I have taken photos of strangers before, and my process for doing so is generally similar to that above. It’s basic, but it’s effective. As long as I’m honest, relatively blunt but not aggressive, then consent is almost always given. That said, I’m not sure how easy it would be to get consent if I represented a larger media organisation that, through a larger media presence, posed a greater chance of large scale propagation of the image. For example, perhaps they would have been less cooperative had I represented a major new network and I was looking for stock imagery of students for weekly bulletins.
Interestingly, almost everyone that I’ve spoken to about gaining consent for photographs has a very similar process. This is interesting because, at least in Australia and NSW, there is very little legal need to. Providing that the photograph is taken in a public area and does not divulge any personal information or cause any undue defamation (Arts Law Centre of Australia 2016, p.2), media entities have almost free reign of those presented in public.
Now, where this gets difficult is when a photo is taken on private property, wherein the property owner has the right to declare at their whim photography policy. For example, the Uni has an interesting policy page for photography in the library. Among other things, the policy stipulates that for any and all commercial photography or film, the producers must have written consent from both the university and anyone filmed before that footage or image is used. Moreover, the University reserves the right to withdraw consent at any time (University of Wollongong 2013, n.p).
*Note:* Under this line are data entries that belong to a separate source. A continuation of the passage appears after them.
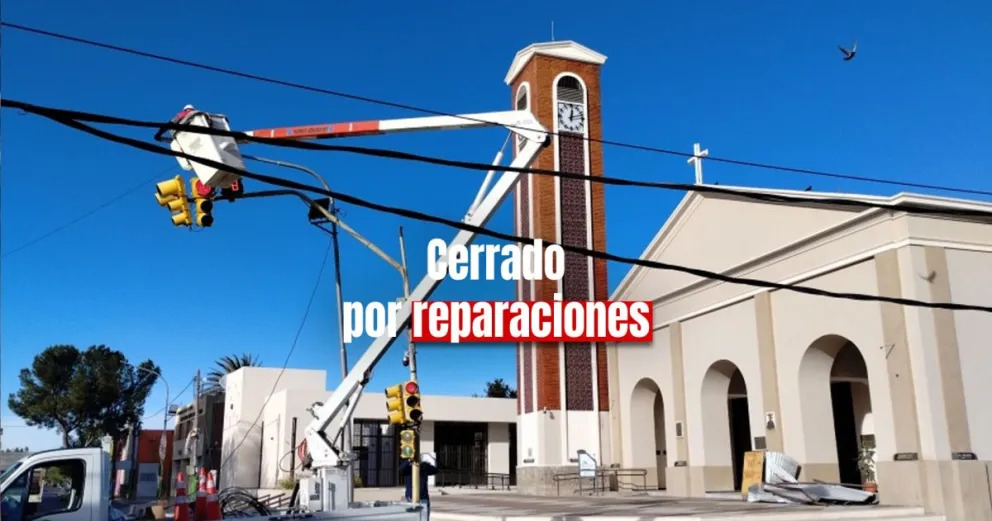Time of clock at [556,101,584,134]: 12:12
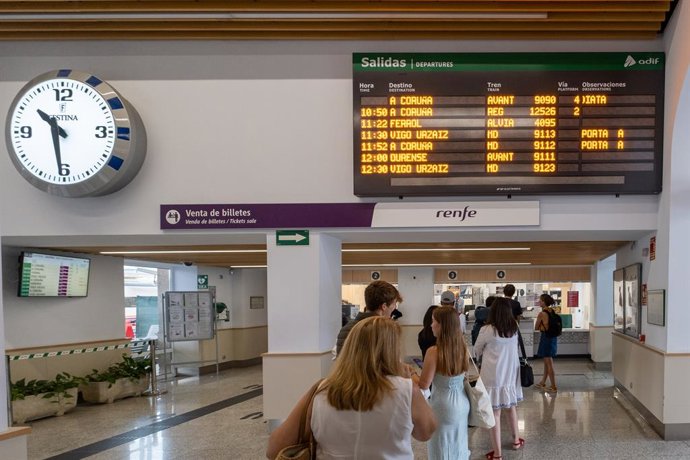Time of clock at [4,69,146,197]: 10:30
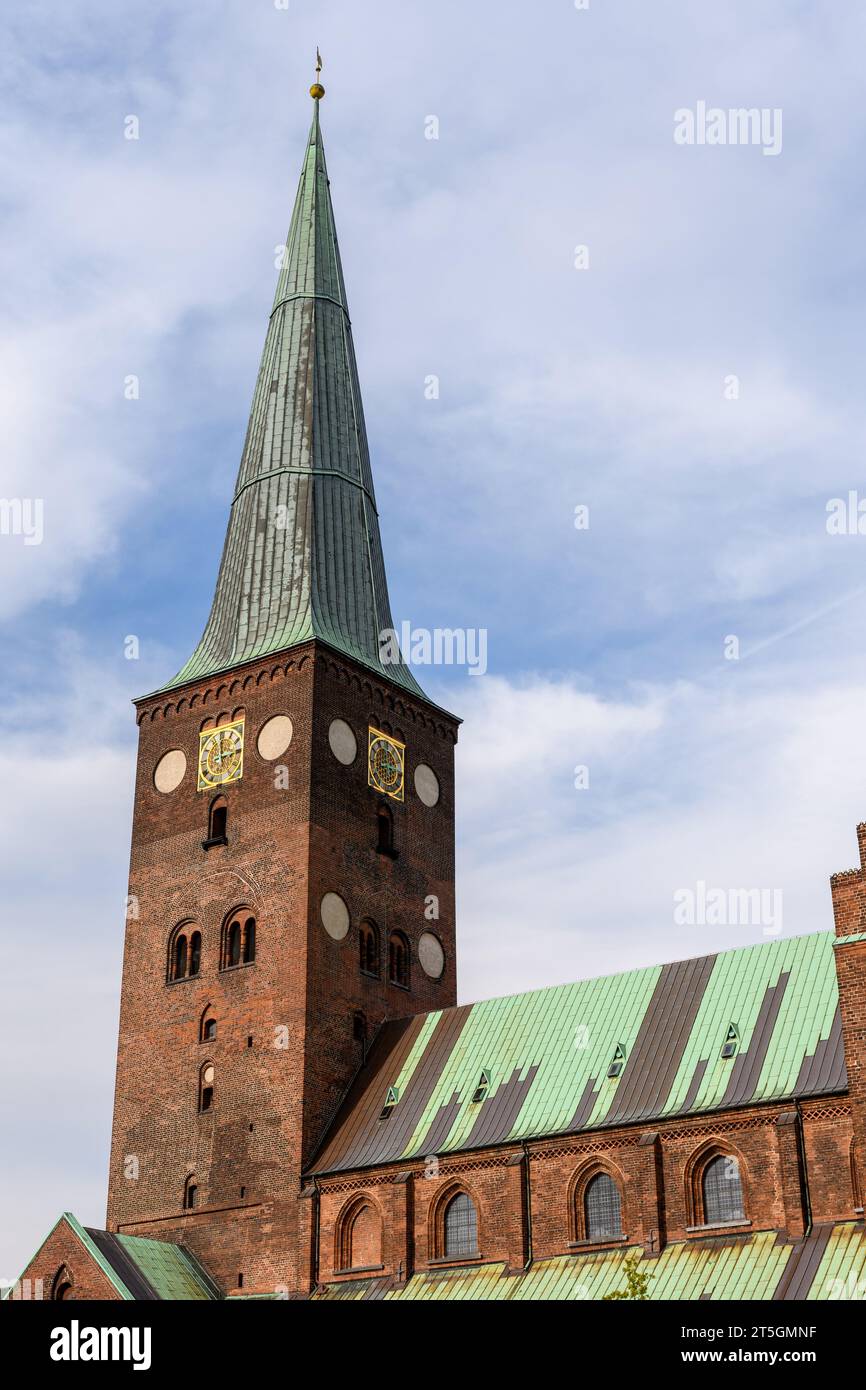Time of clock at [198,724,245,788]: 2:59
This, as you can imagine, can make it a little difficult to stay within the lines of policy, common law and, above all, general politeness and civility.
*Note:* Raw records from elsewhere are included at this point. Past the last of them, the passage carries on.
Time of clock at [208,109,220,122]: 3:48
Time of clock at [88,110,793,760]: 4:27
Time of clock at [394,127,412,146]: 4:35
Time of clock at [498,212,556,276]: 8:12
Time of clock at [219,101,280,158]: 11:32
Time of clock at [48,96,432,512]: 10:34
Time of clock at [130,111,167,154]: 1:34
Onto the other matter for the week, screens in public. I asked my subjects if I could get a photo of what was on their phones but they seemed understandably reluctant and turned me down. I would argue that, at least for the majority of students and people who were brought up in the screen age, we keep our online personas close to our chest. Beyond the relatively well regulated and presented facebook page or twitter, we protect our DMs and text chats. The social implications of this aren’t lost on me. The obvious one being that as well as the public digital presence, there is the private. Just because we present a large majority of ourselves online with relative transparency, there is just as much background politics and bitching as there has always been and, of course, we’re protective of this. Most interestingly (but this is just anecdotal ramblings by this stage), we are more protective of our data for the small scale, or micro implications of this. Ask anyone who they’re more worried about reading their texts, their best friends or Snowden and the Australia Signals Directorate, and I’d bet nine out of ten of them are more worried about the friends.